Mobile money substitutes and the basis of competition

In a recent post, I discussed how demand for different services shapes the success of mobile money deployments, and suggested how these conditions might vary across markets. Today I want to address another crucial determinant of the success of mobile money deployments: the competitive landscape.

In every country, mechanisms for bill payment, money transfer, and storing money have existed long before the advent of mobile money. When mobile money services are introduced, customers compare the new option with existing alternatives. There are five key attributes that customers consider when evaluating a new money transfer service: its convenience, speed, safety/reliability, ease of use, and cost. Importantly, customers rank these attributes in different ways: some care a lot about one feature, others about another.

Operators need to be sure that their money transfer service will be superior to existing options in the marketplace along at least one of these dimensions: it should be more convenient, or cheaper, or faster, or more reliable, or easier to use. A new offering doesn’t need to beat the competition along all of these dimensions in order to be successful: given that not all customers value the same thing, simply offering a service that is superior along one dimension will inspire customers for whom that feature is most important to switch to mobile money. And indeed, since the design process for any service usually involves making tradeoffs between these attributes, companies usually have to pick and choose which attributes they will optimize and which they won’t.

Nevertheless, the amazing thing about M-PESA in Kenya is that Safaricom managed to design a money transfer service that outshone the competition along all five of the relevant dimensions. Before M-PESA was launched, Kenyans employed a variety of mechanisms for sending money: bus companies and matatu drivers, the post office, banks, and traditional money transfer houses all offer money transfer services, and many people would simply ask a friend or family member to carry cash by hand. But in a survey of M-PESA users in September 2008,

* 98% said M-PESA was faster than other money transfer services

  • 96% said M-PESA was more convenient than other money transfer services
  • 98% said M-PESA was safer than other money transfer services
  • 96% said M-PESA was cheaper than other money transfer services
  • 99% said M-PESA was easier to use than other money transfer services

I would argue this helps to explain M-PESA’s appeal to such a large swath of Kenyan society (40% of adults, at last count). Safaricom was able to win customers regardless of which attributes they prioritized, because M-PESA outshone the competition along every dimension – in part because the service was so good, but equally because the competitive alternatives were so weak.

What does this mean for operators in other markets? Three things, I think:

1. Operators must analyse existing alternatives to any potential service (whether it is p2p payments or something else) they might offer by mobile money. They need to know exactly how reliable they are, what they cost, how convenient they are, how long they take, and how easy they are to use.

2. Operators need to realistically assess whether they can offer a service that will beat the competition in all of the key attribute areas. Our experience suggests that it will not always be possible to beat all competitors along every dimension as Safaricom did in Kenya: in some markets, pre-existing money transfer options are better than they were in Kenya. But this need not deter operators. What’s important is to design a service that does beat the competition on the attributes that will resonate with target customers.

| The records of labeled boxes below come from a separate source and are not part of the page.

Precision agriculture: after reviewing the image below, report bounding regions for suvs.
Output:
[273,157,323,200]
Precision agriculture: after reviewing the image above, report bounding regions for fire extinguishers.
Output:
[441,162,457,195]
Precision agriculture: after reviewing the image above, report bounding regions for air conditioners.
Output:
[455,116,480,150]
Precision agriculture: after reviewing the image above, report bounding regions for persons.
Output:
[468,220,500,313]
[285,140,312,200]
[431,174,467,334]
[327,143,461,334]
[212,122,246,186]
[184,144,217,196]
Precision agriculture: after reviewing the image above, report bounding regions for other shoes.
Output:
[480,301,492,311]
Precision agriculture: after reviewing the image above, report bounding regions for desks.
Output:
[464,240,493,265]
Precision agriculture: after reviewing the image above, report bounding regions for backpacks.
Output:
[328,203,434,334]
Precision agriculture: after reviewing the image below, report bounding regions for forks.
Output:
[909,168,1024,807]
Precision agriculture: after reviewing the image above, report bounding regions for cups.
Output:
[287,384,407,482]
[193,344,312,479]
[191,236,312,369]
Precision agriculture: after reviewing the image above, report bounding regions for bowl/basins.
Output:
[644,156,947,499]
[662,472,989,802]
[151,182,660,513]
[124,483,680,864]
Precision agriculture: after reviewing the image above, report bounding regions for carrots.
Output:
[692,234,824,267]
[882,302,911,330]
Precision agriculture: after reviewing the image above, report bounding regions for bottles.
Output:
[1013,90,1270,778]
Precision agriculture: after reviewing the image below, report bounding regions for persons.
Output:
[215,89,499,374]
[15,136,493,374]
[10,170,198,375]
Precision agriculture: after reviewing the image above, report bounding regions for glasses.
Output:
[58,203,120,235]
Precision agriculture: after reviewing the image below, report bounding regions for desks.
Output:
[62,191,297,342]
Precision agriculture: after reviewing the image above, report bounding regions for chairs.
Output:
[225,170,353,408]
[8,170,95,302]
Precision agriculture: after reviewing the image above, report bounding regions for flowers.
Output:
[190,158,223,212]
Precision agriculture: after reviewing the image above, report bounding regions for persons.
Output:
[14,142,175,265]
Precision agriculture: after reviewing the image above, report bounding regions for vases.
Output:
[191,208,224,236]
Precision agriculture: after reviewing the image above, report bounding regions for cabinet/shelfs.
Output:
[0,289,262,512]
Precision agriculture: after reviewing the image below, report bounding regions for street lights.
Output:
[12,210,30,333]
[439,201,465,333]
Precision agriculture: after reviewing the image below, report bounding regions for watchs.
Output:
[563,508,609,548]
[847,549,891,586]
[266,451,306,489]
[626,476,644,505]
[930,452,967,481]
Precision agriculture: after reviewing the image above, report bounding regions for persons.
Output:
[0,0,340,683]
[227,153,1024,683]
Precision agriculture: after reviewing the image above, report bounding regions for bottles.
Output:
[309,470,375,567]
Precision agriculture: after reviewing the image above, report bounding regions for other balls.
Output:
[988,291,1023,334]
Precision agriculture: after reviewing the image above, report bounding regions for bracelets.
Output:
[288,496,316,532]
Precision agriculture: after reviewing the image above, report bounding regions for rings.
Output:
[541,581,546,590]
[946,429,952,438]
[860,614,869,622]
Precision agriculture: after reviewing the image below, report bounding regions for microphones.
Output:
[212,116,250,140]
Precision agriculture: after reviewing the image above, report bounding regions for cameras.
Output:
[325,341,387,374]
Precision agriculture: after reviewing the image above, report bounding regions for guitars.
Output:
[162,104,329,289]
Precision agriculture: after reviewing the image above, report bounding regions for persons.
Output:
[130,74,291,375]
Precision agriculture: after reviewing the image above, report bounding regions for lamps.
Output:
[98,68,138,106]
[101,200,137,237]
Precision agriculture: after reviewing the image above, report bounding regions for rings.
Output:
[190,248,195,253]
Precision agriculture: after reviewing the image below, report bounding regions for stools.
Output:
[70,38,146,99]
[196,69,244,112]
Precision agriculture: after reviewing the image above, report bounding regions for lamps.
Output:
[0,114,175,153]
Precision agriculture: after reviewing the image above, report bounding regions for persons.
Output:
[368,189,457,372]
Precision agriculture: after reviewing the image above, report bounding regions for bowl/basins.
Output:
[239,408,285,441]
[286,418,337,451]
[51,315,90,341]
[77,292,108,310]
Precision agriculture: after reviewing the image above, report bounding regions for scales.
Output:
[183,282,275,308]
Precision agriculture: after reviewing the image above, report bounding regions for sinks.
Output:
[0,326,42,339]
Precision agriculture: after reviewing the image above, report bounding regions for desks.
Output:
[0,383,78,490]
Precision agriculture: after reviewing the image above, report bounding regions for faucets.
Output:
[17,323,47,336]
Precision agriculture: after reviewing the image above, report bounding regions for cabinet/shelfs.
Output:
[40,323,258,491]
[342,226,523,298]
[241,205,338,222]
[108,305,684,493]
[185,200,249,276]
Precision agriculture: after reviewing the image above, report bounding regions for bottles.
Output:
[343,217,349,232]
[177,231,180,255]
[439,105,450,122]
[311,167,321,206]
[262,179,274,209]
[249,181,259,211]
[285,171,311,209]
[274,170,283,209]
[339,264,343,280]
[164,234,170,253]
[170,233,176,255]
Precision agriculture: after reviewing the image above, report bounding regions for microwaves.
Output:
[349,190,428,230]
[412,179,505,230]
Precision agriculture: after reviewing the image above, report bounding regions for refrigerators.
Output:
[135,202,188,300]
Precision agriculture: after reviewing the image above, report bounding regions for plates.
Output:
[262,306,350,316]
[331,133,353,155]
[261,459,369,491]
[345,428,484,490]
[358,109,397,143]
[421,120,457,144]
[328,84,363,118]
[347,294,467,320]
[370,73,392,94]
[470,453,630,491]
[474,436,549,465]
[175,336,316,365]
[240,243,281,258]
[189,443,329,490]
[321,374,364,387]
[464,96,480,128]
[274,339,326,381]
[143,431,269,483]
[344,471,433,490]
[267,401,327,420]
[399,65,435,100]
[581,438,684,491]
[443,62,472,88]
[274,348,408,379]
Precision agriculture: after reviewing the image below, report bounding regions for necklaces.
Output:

If, say, the national postal service offers a popular money transfer service in its branches that is cheap—i.e., so cheap that a mobile operator would be unable to match the price while still turning a profit—but slow and inconvenient, operators should try to find a service design that optimizes for speed (which is one of the natural features of mobile money transfer) and convenience (by focusing on a large agent network).

3. Operators need to understand the preferences of their target customers. In the scenario I describe above, it would be important for an operator to make sure that there is a critical mass of consumers who would value speed and convenience enough to pay a bit more before going to market—lest they be unhappily surprised to find no such willingness to pay.

The last thing to note is that this methodology applies as well to bill payments and other mobile money services as it does to money transfer. For any service that can be offered on a mobile money platform, there will be competition—and understanding that competition is the first step to beating it.